Worst Companion Plant for Mint

While mint has many beneficial companion plants, there are also many different plants that are not well-suited to be grown alongside mint. Here are a few examples of plants that are considered bad companion plants for mint:

  • Other mints: Different varieties of mint can compete with each other for resources and space. If you want to grow multiple types of mint, it's generally recommended to give them separate containers or designated areas in the garden to prevent them from overtaking each other.
  • Parsley: Mint and parsley have different growth habits and water requirements. Parsley prefers well-drained soil, while mint thrives in moist soil. Growing them together can lead to uneven watering and affect the growth of both plants.
  • Cilantro/Coriander: Similar to parsley, cilantro has different water and soil requirements compared to mint. Cilantro prefers well-drained soil, while mint likes consistently moist conditions. Planting them together may result in one plant suffering from improper watering.
  • Fennel: Fennel is known to inhibit the growth of other plants, including mint. It produces chemicals that can stunt the growth of neighboring plants. It's best to keep fennel and mint separate in the garden.
  • Rosemary: Mint likes to be watered regularly and rosemary prefers a dry sandy soil.
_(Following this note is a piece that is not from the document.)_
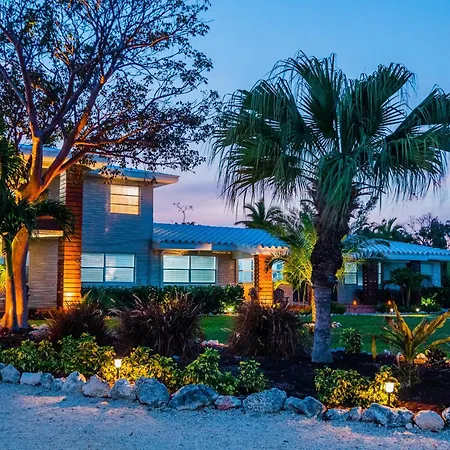 Seascape Resort & Marina-3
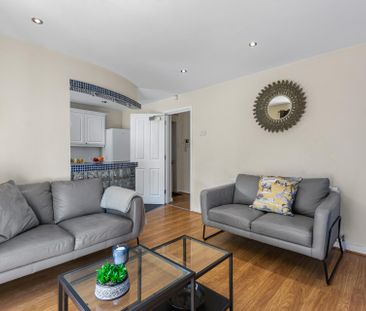 V2 VICTORIA TERRACE Leeds - LS3 1BX - Photo 3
Since they have different requirements, these don’t make for great companions in the garden.

How to Use Mint

There are so many uses for mint! Mint is such a great addition to your vegetable garden because of its versatile uses. I love to use it as a garnish, toss it in with a salad, or add it to my drinks. Another great way to use mint is to dry it and use it as an herbal tea.

Should you plant mint in your herb garden?

Absolutely! The strong scent of mint is enough to want to grow this herb in your garden. It is easy to grow and has many uses. Just remember it will spread so plant it in separate pots. The only reason I wouldn't grow it is if you are very limited on space or you have had issues with an invasive plant before.